- Tuesday, April 3, 2012, 5 p.m.
- Centennial Hall, 124 10th St., Steamboat Springs
At a glance
■ On Nov. 4, 1986, Steamboat Springs residents approved an accommodations tax devoted to tourism-related amenities. The tax won 71 percent of the vote. Throughout the years, the tax has provided funding for a Strings Music Festival tent, the Tennis Center at Steamboat Springs and Haymaker Golf Course. The Haymaker use expires in 2013, leaving future use of the revenues open for debate.

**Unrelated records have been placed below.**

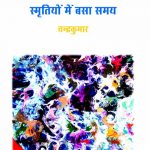 Smritiyon-Mein-Basa-Samay_3886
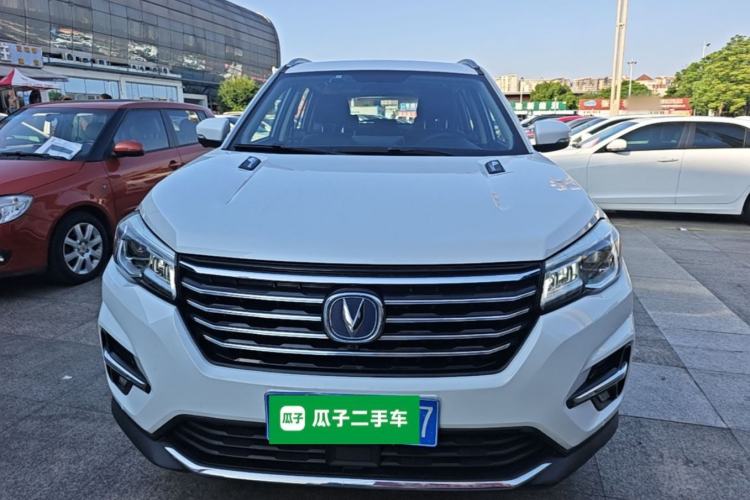 Used CHANGAN CS75 2018 280T Automatic Smart Edition China V-standard Front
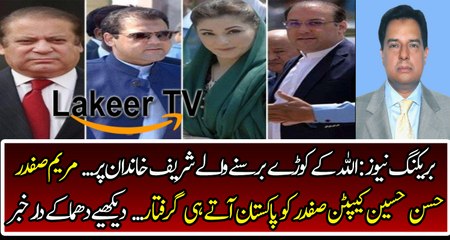 Sharif Family Going to be Arrested upon Arrival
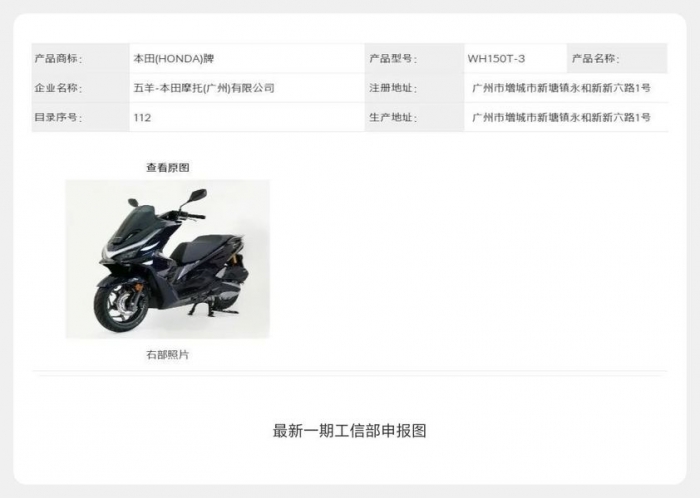 honda-pcx-160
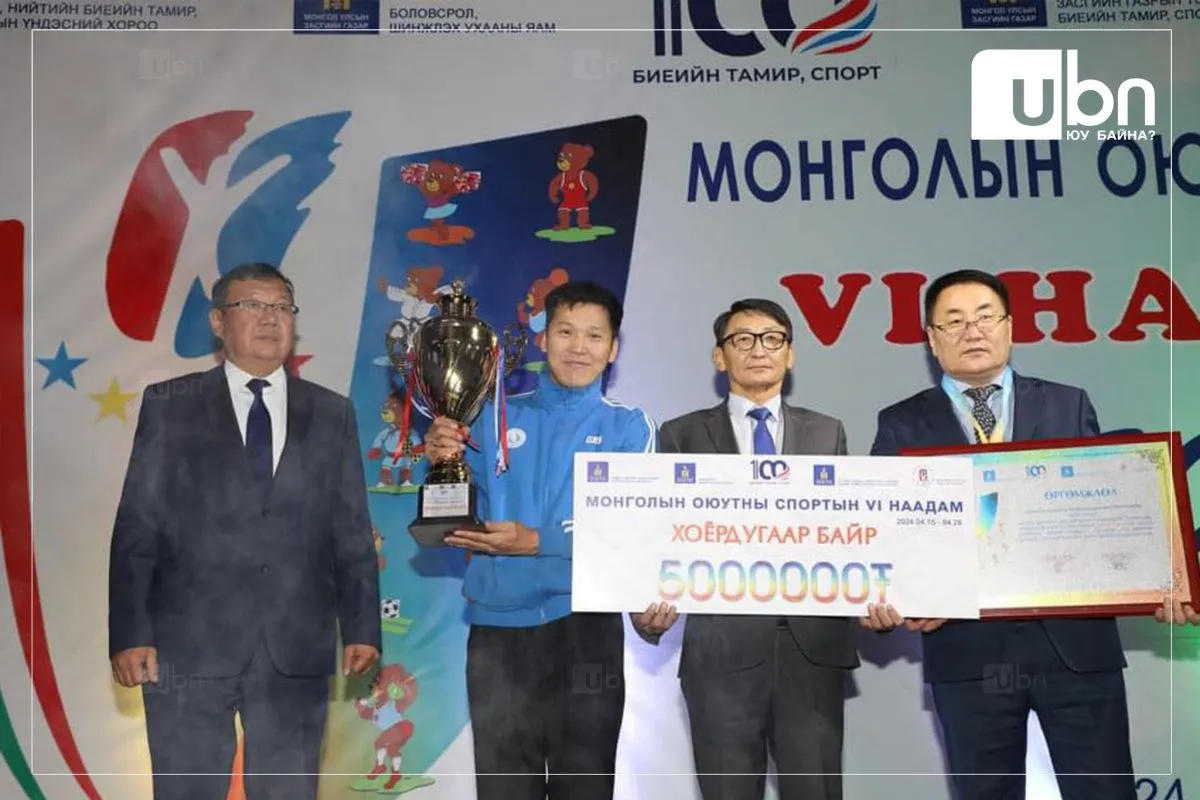 Монголын оюутны спортын VI наадам өндөрлөлөө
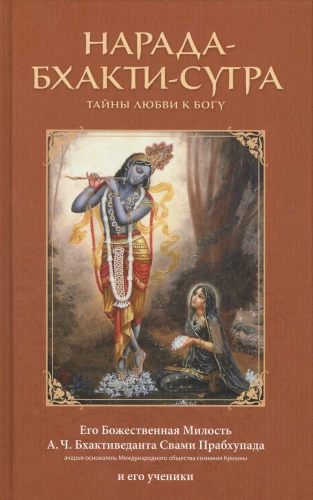 Nārada bhakti sutra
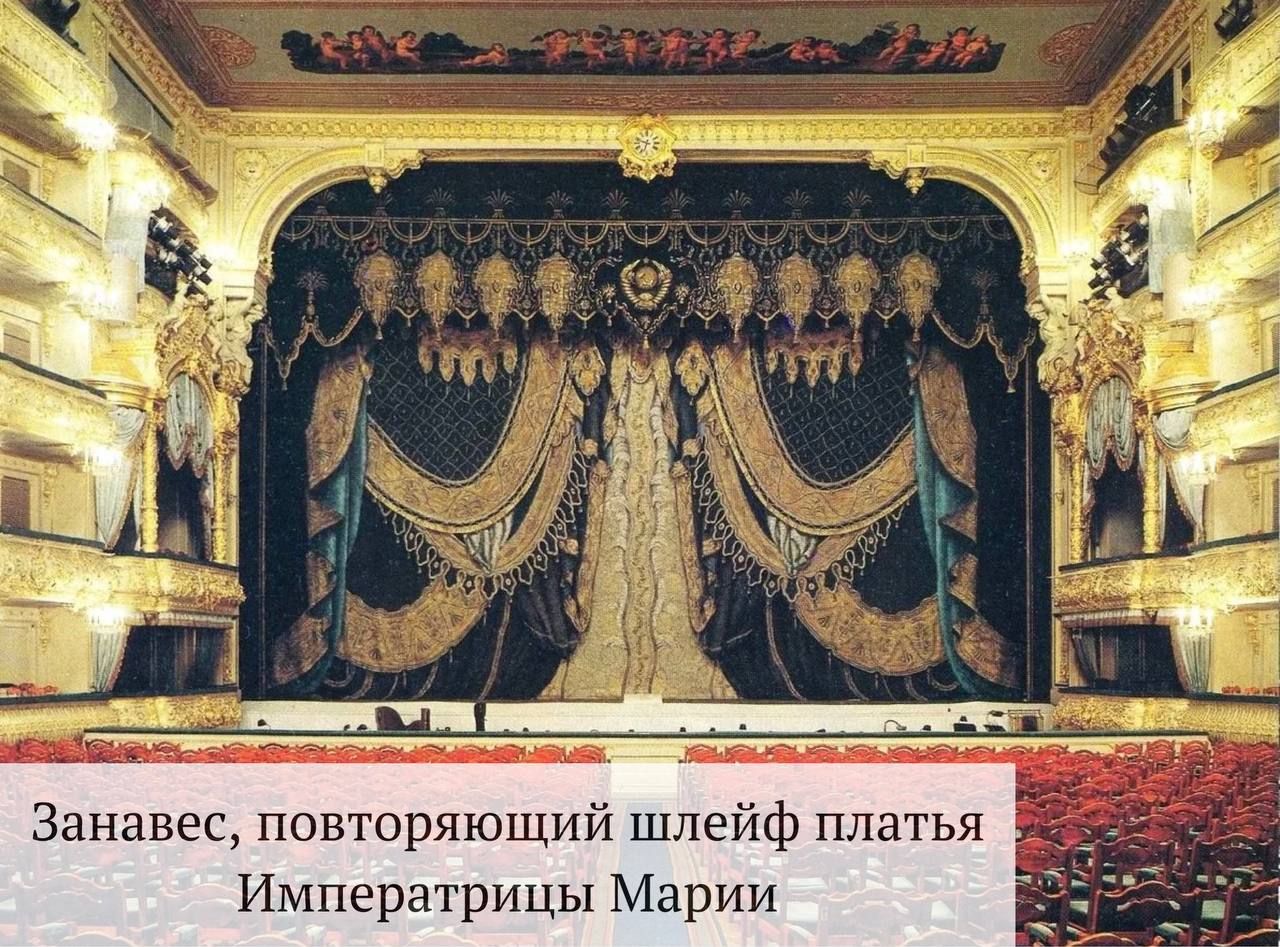 мариинский театр царская ложа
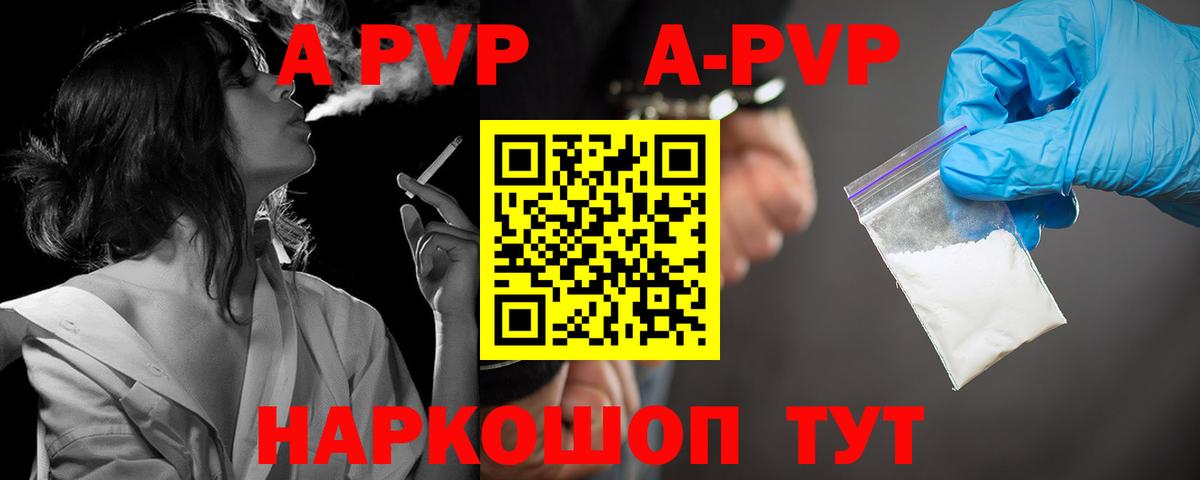APVP Соль  Альфа ПВП кристаллы  A-PVP Соль  Alpha-PVP  Отрадное  Вход с VPN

■ The 1986 ballot question asked:
“Shall the City Council of Steamboat Springs, in order to provide revenues to fund development of improvements and amenities in Steamboat Springs which will promote tourism and enhance the vitality of Steamboat Springs as a premiere (sic) destination resort, and enhance the community identity, environmental desirability and economic health of Steamboat Springs, enact an ordinance levying a lodging tax of 1 percent on public accommodations of less than 30 days?”
Steamboat Springs The Steamboat Springs City Council is expected to hear a plan Tuesday night that would lead to a proposal on how to spend about $650,000 annually in tax revenues dedicated to tourism amenities.
The money, which is generated by the city’s 1 percent lodging, or accommodations, tax, frees up in 2014 after the last debt payment is made on the bonds that backed construction of Haymaker Golf Course.
The city planned for $527,000 in revenues from the accommodations tax in its 2011 budget and wound up collecting $654,359. That was up from $607,920 collected in 2010.
On Tuesday night, council members will hear a proposal from the Steamboat Springs Lodging Association on the structure of a committee and a timetable for making the final recommendation on a new purpose for revenues from the accommodations tax. The schedule entails interested community groups submitting formal proposals this summer for projects or initiatives.
Deputy City Manager Deb Hinsvark said Monday that City Council is determined to look into the future and plan thoughtfully on how to spend the funds, possibly on more than one project.
“Council is unwilling to make a decision until it has a strategic plan in place,” she said. “We can see about how much money the tax brings in, and that allows us to look out 10 years in our planning.”
Lodging Association Chairman Larry Mashaw told the City Council in a letter this month that his group met with Hinsvark and City Manager Jon Roberts before recommending that the city create a five-member committee to refine the list of possible uses for the tax after 2013. They propose a committee comprising three members of the Lodging Association and two City Council appointees.
Hinsvark said the creation of the committee was being discussed at the council level a year ago but moved to the background. Now, the Lodging Association is proposing to publish a request for proposals from the community in June, review them and select finalists in August and September, then listen to proposals from finalists in September and October before making a recommendation to City Council in December.
“All committee members will agree to be objective in considering all proposals and agree to administrate an open and public process,” Mashaw wrote in a his letter to City Council.
Hinsvark said City Council might amend the timetable proposed by the Lodging Association, and she added there definitely will be public hearings during the process.
Why the hurry for a revenue stream that won’t free up until 2014?
“The proposed timeline will allow us to have all items vetted in time for the 2014 budget process,” Hinsvark wrote last week in a memo to council.
Another reason to move forward is to allow time for a public vote — most likely in November 2013 — in case the final spending plan calls for issuing bonded indebtedness to build a capital project back by the accommodation tax revenues.